Dimanche 17 août 2008
à Plombières les Dijon
20h13. Je gare la voiture dans l'allée. Je rentre chez moi après avoir passé plusieurs jours sans y dormir. Je trouve ma mère dans la cuisine en train de manger. Esseulée. Elle me fait de la peine. Moi j'ai pu sortir la tête de l'eau malgré mon chagrin, grâce en grande partie à Melissa, elle, elle continue son apnée.
Ma chambre est un vrai foutoir. Je me jette sur mon lit. Épuisé. Épuisé de ne rien faire. Il n'y a pas un bruit.
Je pense à mon père. Cette soirée risque d'être longue. Je me connecte sur MSN. Il n'y a pas grand monde.

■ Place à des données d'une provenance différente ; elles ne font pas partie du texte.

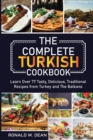 The Complete Turkish Cookbook : Learn Over 77 Tasty, Delicious, Traditional Recipes from Turkey and The Balkans - Book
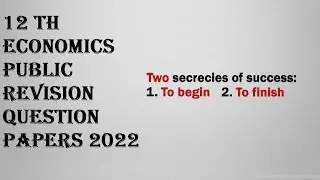12 th ECONOMICS PUBLIC REVISION QUESTION PAPERS 2022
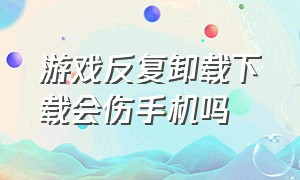 游戏反复卸载下载会伤手机吗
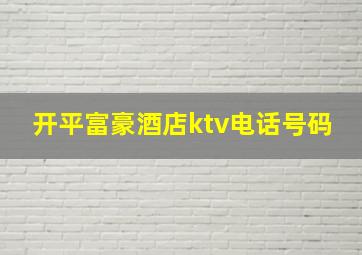 开平富豪酒店ktv电话号码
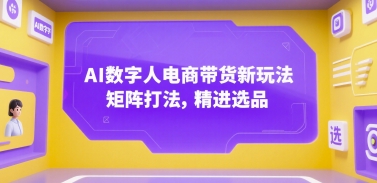 AI数字人电商带货新玩法，矩阵打法，精进选品-宇文网创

Pas grand monde avec qui j'ai envie de parler. Je n'ai envie de parler à personne. Je me déconnecte. Je pense à ma mèrE. Je pense à mon père. Je descends chercher une pomme. Ma mère est toujours dans la cuisine. Elle fait la vaisselle. Elle frotte un couteau depuis plusieurs minutes avec le grattoir de l'éponge lorsque je l’interpelle.
« Maman, t’as encore laissé la télé allumée alors qu’il n’y a personne dans le salon.

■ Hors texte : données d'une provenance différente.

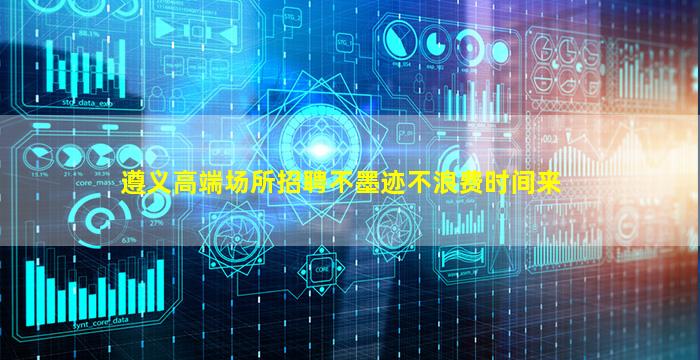 遵义高端场所招聘不墨迹不浪费时间来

- Si, il y a Jean-Pierre sur le canapé, me dit-elle le plus normalement du monde. » Je resitue : Jean-Pierre c’est mon père. Ou plutôt c’était mon père.

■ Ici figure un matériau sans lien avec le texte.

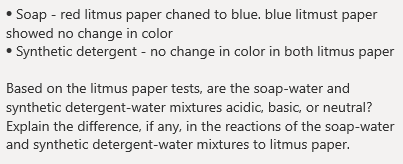 • Soap - red litmus paper chaned to blue. blue litmust paper
showed no change in color
• Synthetic detergent - no change in color in both litmus paper
Based on the litmus paper tests, are the soap-water and
synthetic detergent-water mixtures acidic, basic, or neutral?
Explain the difference, if any, in the reactions of the soap-water
and synthetic detergent-water mixtures to litmus paper.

« Maman, tu sais bien que Papa est mort.
- Oui je sais, dit-elle les yeux fixés sur le manche du couteau qu’elle continue de branler.
- Donc il ne peut pas être sur le canapé en train de regarder la télé.
- Jean-Pierre est devant la télé. »
Elle semble tellement croire à ce qu’elle dit que je sors de la cuisine ma pêche dans la bouche et me dirige vers le salon. Sur le canapé il y a effectivement quelqu’un. Ou presque. Il y a un petit chat rayé noir et gris. Je le prends dans mes bras après avoir posé mon fruit. Il est tout doux, tout léger, et tout tremblant.
« C’est lui Jean-Pierre ?
- Oui, il n’y a que lui qui regardait la télé.
- Il sort d’où ?
- C’est une dame qui habite impasse Monnot-Boissière qui en vendait. Je l’ai acheté avant-hier. Je me sentais un peu trop seule dans cette maison vide.
- Il fallait me le dire, on serait venus avec Melissa.
- Tu ne seras pas éternellement là. Et puis je fais ce que je veux. »
Elle lâche le couteau et moi le chat.
Tout de même, Jean-Pierre, c’est pas un nom pour un chat.